** TASK BRIEF **
Would you transcribe the whole listing exactly, minus its pictures?

** DATA TO PROCESS **
● ● ● ●

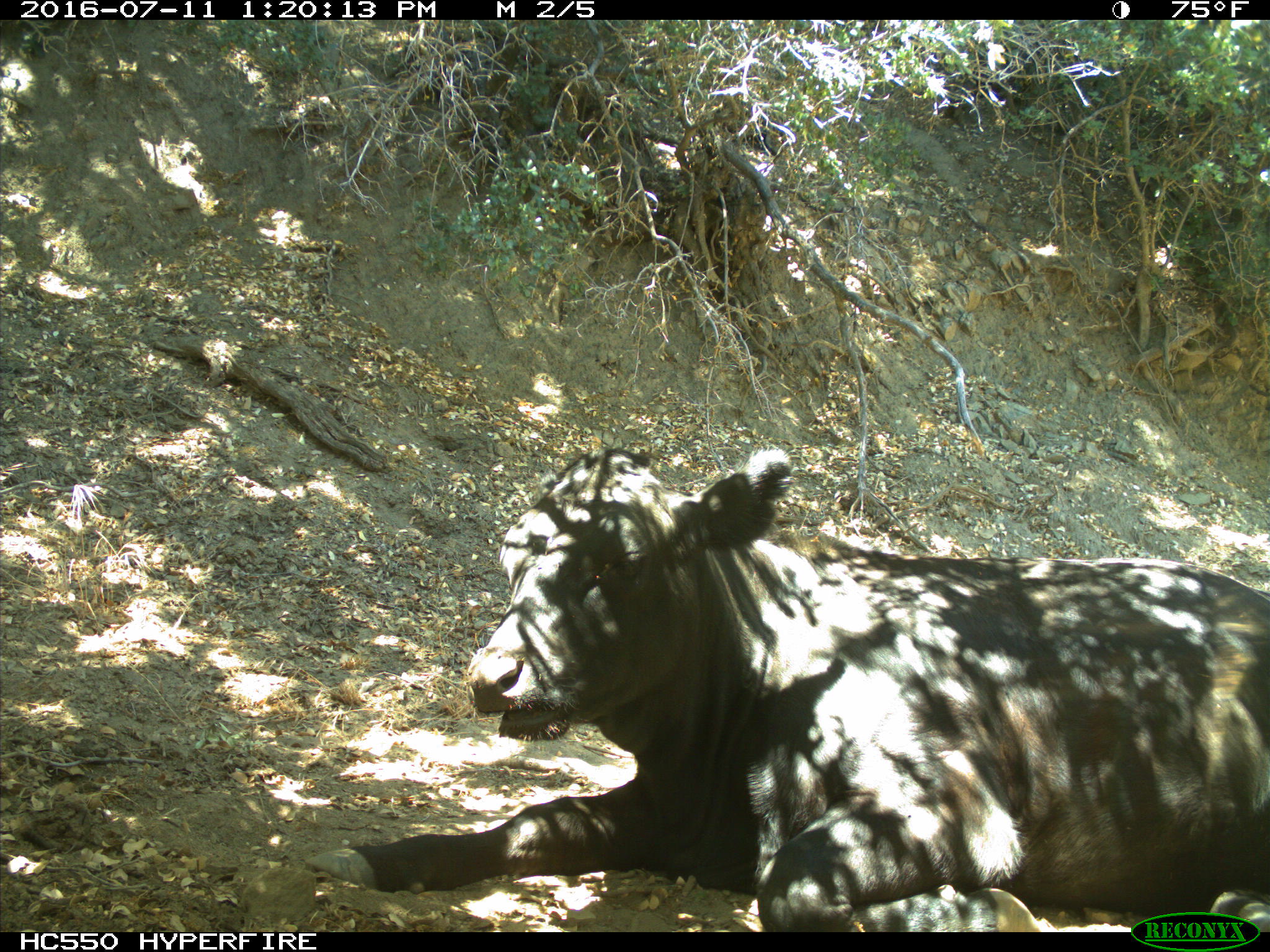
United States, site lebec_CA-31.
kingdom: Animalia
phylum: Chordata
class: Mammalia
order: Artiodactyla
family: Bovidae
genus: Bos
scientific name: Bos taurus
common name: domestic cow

● ● ● ●

** ANSWER TO THE EXERCISE **
United States, site lebec_CA-31.
kingdom: Animalia
phylum: Chordata
class: Mammalia
order: Artiodactyla
family: Bovidae
genus: Bos
scientific name: Bos taurus
common name: domestic cow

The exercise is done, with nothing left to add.